With last month's launch of the Open Data Platform initiative, the time is fast approaching when larger vendors involved in Hadoop will have to pick an alliance - because the option of going it alone is too risky, according to Hortonworks president Herb Cunitz.
Cunitz, whose firm jointly founded the Open Data Platform with EMC and VMware spinoff Pivotal, believes market pressures will oblige Hadoop firms to decide on their allegiances if they want to exert any influence on the direction of the big-data technology.
"The larger vendors have to proclaim. This market is moving very quickly. They really only have two choices of how to play the market," Cunitz said.
"[They can either] work with what we're driving around Hortonworks Data Platform and the Open Data Platform and the alliance; or they can say, 'Hey, I don't want to align with anybody. I'm just going to take whatever comes out of Apache Software Foundation', and then they're beholden to package it, support it, distribute it themselves."
However, a number of businesses have already tried that second approach, only to fail, Cunitz said.
"We've seen in the market company after company do that and then exit the space because they realise it's very hard to do. Unless you have the committers, you have no influence on what's being driven into Apache. You're just a downstream packager and then it's a very difficult business to monetise. Unless you have influence, it's not a monetisable business," he said.

※

[Challenge 1] Translate this sentence from the passage on Hadoop alliances into Spanish: "However, a number of businesses have already tried that second approach, only to fail, Cunitz said."
[Challenge 2] Pick up the passage on Hadoop alliances after its final sentence and carry it forward.

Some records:
※

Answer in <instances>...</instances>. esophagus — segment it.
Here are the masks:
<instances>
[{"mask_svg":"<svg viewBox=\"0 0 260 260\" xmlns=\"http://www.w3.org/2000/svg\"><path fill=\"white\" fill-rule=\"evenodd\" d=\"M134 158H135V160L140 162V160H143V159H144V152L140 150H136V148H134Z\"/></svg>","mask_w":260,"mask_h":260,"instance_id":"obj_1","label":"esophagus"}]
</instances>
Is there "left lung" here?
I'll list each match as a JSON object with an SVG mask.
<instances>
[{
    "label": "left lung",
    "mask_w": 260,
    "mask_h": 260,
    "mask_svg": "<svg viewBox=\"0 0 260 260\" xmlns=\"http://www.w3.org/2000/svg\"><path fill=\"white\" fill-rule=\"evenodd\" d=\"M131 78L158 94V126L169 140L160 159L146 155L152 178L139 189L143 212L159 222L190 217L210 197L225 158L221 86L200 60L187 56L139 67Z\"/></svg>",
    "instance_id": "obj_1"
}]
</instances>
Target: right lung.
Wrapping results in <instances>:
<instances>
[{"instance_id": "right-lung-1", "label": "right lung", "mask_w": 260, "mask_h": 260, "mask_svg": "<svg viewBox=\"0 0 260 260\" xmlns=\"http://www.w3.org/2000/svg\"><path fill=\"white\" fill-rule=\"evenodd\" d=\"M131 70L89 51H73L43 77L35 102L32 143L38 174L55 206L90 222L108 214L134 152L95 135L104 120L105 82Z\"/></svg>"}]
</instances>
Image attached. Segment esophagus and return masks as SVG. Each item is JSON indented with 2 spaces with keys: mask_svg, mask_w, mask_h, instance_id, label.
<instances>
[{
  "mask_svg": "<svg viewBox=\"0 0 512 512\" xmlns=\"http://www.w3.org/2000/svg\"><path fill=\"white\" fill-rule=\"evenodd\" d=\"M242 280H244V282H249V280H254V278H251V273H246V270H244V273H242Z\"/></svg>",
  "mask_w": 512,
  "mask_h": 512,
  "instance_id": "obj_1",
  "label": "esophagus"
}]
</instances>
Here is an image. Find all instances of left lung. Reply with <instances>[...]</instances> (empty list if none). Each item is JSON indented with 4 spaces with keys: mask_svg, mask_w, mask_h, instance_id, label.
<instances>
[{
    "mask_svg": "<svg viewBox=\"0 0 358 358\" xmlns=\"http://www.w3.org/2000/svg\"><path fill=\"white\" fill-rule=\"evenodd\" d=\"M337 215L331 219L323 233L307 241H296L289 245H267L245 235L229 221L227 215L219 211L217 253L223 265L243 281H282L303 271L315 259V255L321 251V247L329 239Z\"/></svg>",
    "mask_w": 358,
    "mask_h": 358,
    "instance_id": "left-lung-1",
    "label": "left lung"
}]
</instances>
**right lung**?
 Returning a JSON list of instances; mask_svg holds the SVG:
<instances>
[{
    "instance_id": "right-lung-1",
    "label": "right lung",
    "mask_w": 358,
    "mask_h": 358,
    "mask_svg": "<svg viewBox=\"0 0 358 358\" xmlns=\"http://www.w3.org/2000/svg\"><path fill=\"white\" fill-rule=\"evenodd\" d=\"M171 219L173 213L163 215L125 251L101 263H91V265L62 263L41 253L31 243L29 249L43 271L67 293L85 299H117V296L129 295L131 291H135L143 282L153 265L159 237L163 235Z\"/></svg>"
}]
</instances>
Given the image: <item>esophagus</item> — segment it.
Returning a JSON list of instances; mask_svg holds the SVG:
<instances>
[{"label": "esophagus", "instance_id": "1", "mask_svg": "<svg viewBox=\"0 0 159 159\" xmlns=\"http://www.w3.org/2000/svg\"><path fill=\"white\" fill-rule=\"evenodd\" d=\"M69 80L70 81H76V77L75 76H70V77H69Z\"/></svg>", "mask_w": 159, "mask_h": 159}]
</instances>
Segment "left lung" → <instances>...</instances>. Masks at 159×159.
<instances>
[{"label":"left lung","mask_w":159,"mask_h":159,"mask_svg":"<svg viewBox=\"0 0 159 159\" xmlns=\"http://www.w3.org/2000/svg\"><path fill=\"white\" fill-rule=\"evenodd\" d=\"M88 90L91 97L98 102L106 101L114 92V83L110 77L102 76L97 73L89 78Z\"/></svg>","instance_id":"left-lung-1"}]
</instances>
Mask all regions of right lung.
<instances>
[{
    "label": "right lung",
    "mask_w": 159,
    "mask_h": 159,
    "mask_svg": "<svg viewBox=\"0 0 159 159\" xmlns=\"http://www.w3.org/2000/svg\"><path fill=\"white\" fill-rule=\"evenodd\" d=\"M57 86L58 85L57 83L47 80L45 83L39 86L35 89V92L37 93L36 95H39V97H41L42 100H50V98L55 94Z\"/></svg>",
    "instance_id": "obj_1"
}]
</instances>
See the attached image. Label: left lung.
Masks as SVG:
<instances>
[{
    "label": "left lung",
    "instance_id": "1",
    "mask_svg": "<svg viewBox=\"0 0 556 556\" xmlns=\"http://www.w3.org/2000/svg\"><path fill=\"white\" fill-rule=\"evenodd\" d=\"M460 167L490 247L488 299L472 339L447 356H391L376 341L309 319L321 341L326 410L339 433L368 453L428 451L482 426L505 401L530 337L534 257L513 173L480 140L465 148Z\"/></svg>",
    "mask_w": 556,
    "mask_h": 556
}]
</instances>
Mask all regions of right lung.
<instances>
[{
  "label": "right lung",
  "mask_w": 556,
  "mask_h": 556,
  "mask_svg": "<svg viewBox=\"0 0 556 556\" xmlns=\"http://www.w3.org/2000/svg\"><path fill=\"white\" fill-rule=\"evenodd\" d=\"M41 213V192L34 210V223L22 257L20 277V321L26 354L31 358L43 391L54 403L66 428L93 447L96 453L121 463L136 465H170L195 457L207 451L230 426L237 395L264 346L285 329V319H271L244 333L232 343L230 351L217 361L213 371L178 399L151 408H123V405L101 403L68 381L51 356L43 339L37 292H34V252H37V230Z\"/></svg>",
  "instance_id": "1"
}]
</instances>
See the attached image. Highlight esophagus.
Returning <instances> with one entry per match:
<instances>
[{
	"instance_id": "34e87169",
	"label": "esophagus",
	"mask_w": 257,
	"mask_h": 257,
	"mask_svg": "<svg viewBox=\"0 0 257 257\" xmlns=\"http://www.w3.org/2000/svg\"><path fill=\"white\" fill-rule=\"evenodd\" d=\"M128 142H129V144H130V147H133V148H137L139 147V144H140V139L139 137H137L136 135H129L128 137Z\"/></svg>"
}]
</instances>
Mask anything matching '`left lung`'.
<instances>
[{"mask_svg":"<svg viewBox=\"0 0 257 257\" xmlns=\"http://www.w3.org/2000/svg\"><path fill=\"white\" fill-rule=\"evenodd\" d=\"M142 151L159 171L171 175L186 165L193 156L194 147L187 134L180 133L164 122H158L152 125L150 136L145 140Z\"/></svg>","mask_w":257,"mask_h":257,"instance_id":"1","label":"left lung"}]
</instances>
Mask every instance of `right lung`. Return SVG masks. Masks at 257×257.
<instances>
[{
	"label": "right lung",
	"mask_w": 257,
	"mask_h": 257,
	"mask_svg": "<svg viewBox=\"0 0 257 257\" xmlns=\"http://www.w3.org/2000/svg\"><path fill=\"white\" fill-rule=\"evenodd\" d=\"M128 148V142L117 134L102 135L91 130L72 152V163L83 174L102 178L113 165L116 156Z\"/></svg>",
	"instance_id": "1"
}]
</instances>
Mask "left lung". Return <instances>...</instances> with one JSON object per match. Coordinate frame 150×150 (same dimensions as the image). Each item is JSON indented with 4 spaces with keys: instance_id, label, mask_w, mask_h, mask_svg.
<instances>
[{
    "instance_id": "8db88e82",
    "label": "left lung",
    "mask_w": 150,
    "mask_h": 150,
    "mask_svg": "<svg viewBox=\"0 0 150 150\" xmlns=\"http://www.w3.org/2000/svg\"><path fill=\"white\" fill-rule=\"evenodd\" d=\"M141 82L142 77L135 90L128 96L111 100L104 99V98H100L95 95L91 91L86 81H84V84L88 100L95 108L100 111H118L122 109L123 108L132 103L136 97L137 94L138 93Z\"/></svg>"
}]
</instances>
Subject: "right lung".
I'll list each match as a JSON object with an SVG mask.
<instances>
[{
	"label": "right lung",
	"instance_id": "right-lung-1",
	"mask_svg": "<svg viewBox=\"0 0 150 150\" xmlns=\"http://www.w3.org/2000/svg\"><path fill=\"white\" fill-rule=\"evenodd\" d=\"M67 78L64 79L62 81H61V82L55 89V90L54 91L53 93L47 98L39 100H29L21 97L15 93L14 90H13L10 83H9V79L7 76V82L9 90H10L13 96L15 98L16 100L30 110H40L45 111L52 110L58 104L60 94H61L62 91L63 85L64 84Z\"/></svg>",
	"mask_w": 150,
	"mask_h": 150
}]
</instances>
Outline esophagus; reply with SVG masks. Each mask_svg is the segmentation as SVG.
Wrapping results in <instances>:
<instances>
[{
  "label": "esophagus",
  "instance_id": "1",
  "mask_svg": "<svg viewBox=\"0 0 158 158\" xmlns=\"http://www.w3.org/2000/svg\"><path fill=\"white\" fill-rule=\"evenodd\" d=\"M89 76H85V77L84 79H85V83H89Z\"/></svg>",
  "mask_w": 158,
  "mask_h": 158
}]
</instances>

※

[Expected output 1] Sin embargo, varias empresas ya han intentado ese segundo enfoque, solo para fracasar, dijo Cunitz.

[Expected output 2]
"It's very hard for anyone else to influence [Apache Hadoop] because all those people either work for us, or the next company would be Cloudera, or somebody else in the space. There are only a handful of those people around."
Aimed at defining a core set of Apache technologies to speed adoption of Hadoop, the Open Data Platform's founding members of GE, Hortonworks, IBM, Infosys, Pivotal, SAS, and AltiScale, plus Capgemini, CenturyLink, EMC, Telstra, Teradata, Splunk, Verizon and VMware will test and certify a number of primary Apache components, which will then form the basis of their Hadoop platforms.
"What everyone agreed on is a Hadoop kernel. Think of it like the Linux kernel, so this doesn't impact upstream software development in the Apache Software Foundation. That goes on exactly as it's always done and we'll continue to be the leader in doing that," Cunitz said.
"This is downstream from that. These vendors just agree on what the kernel is that they're going to package and build on top of. That drives alignment across the industry to say if we've agreed on a common kernel, it's a lot easier for us to build the APIs, the interfaces and focus on the things on top of the kernel than to argue what the parts are in the kernel."
Cunitz said some big companies, such as Microsoft and HP, are notably absent from the Open Data Platform.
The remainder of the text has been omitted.